╔══

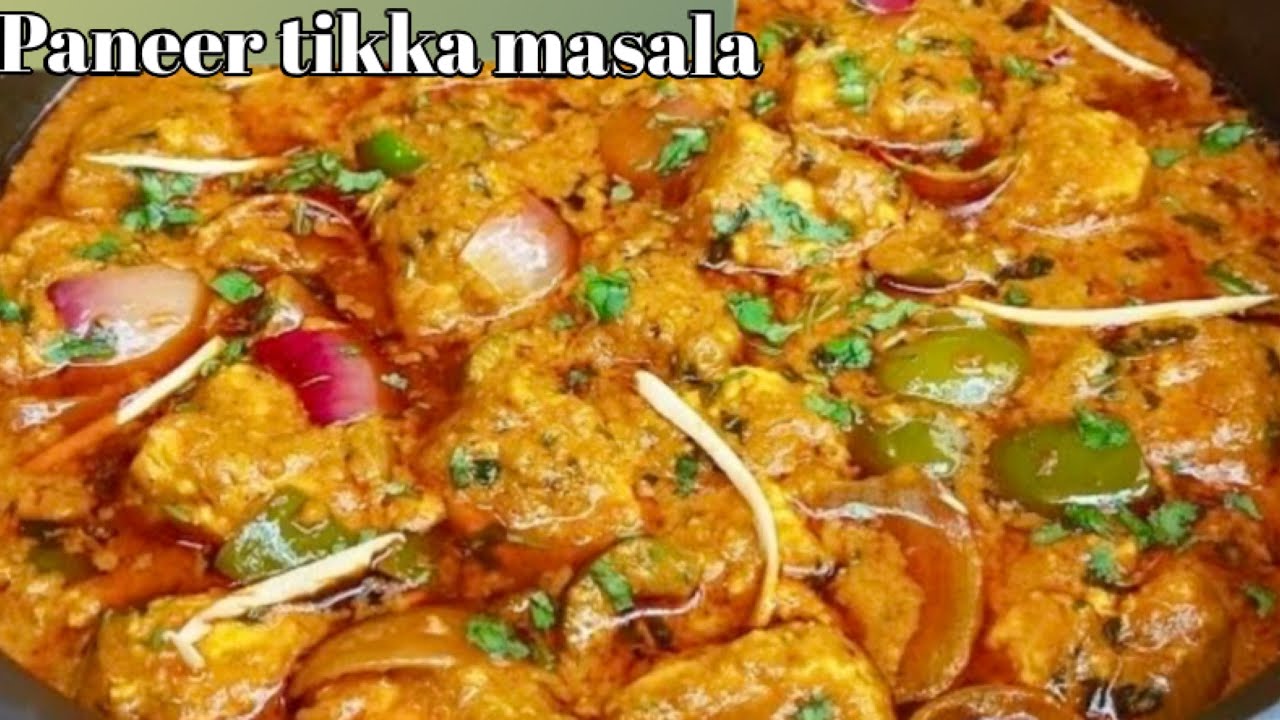 Simple easy tasty restaurant style paneer tikka masala recipe. How to make paneer tikka masala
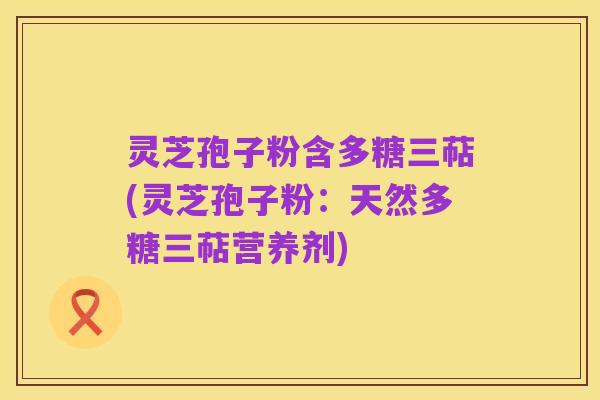 灵芝孢子粉含多糖三萜(灵芝孢子粉:天然多糖三萜营养剂)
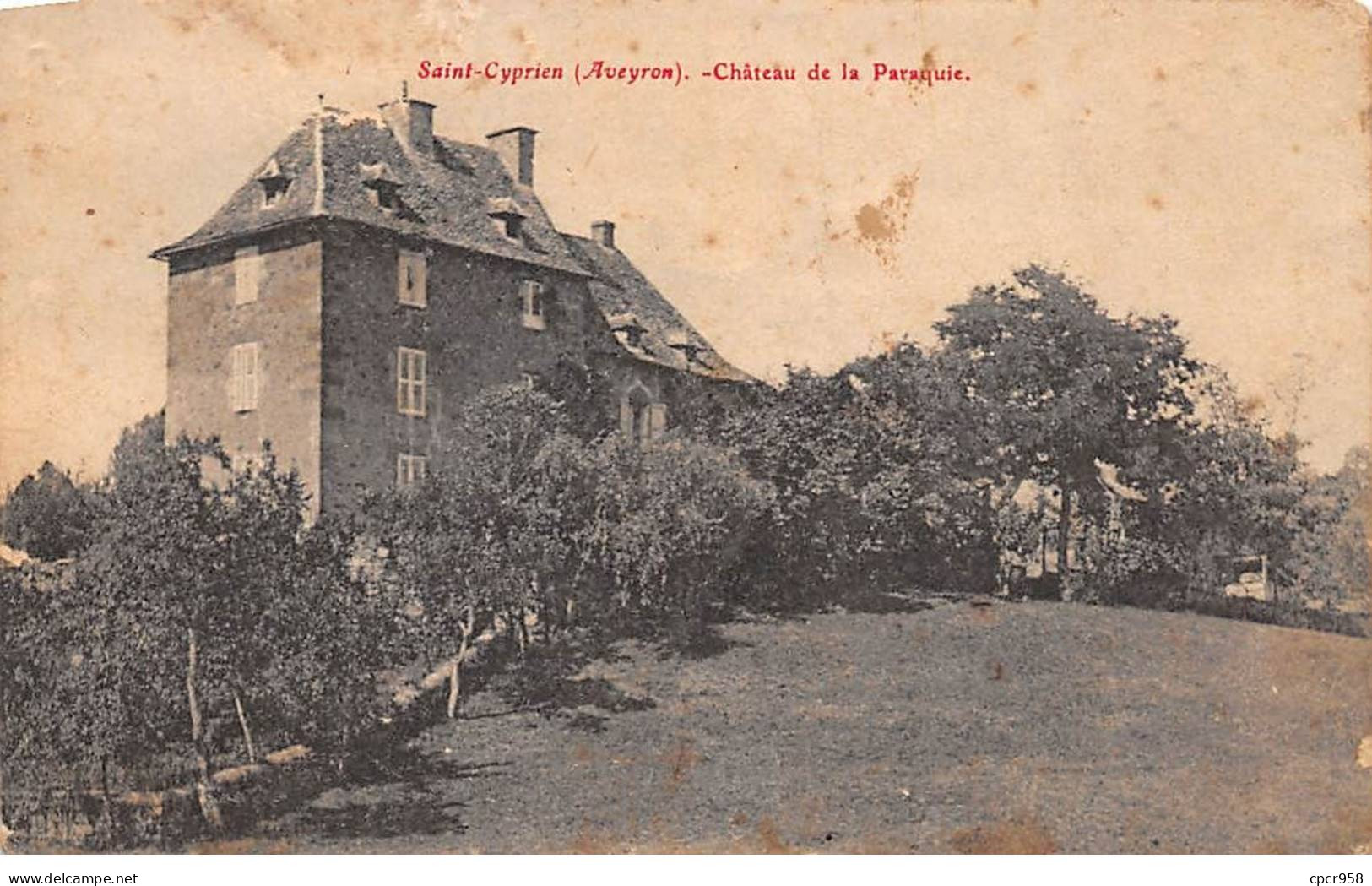 12 - SAINT CYPRIEN - SAN30275 - Château De La Paraquie - Andere & Zonder Classificatie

╚══

Restate every line of the data above word for word, with the images removed.

 Simple easy tasty restaurant style paneer tikka masala recipe. How to make paneer tikka masala
 灵芝孢子粉含多糖三萜(灵芝孢子粉:天然多糖三萜营养剂)
 12 - SAINT CYPRIEN - SAN30275 - Château De La Paraquie - Andere & Zonder Classificatie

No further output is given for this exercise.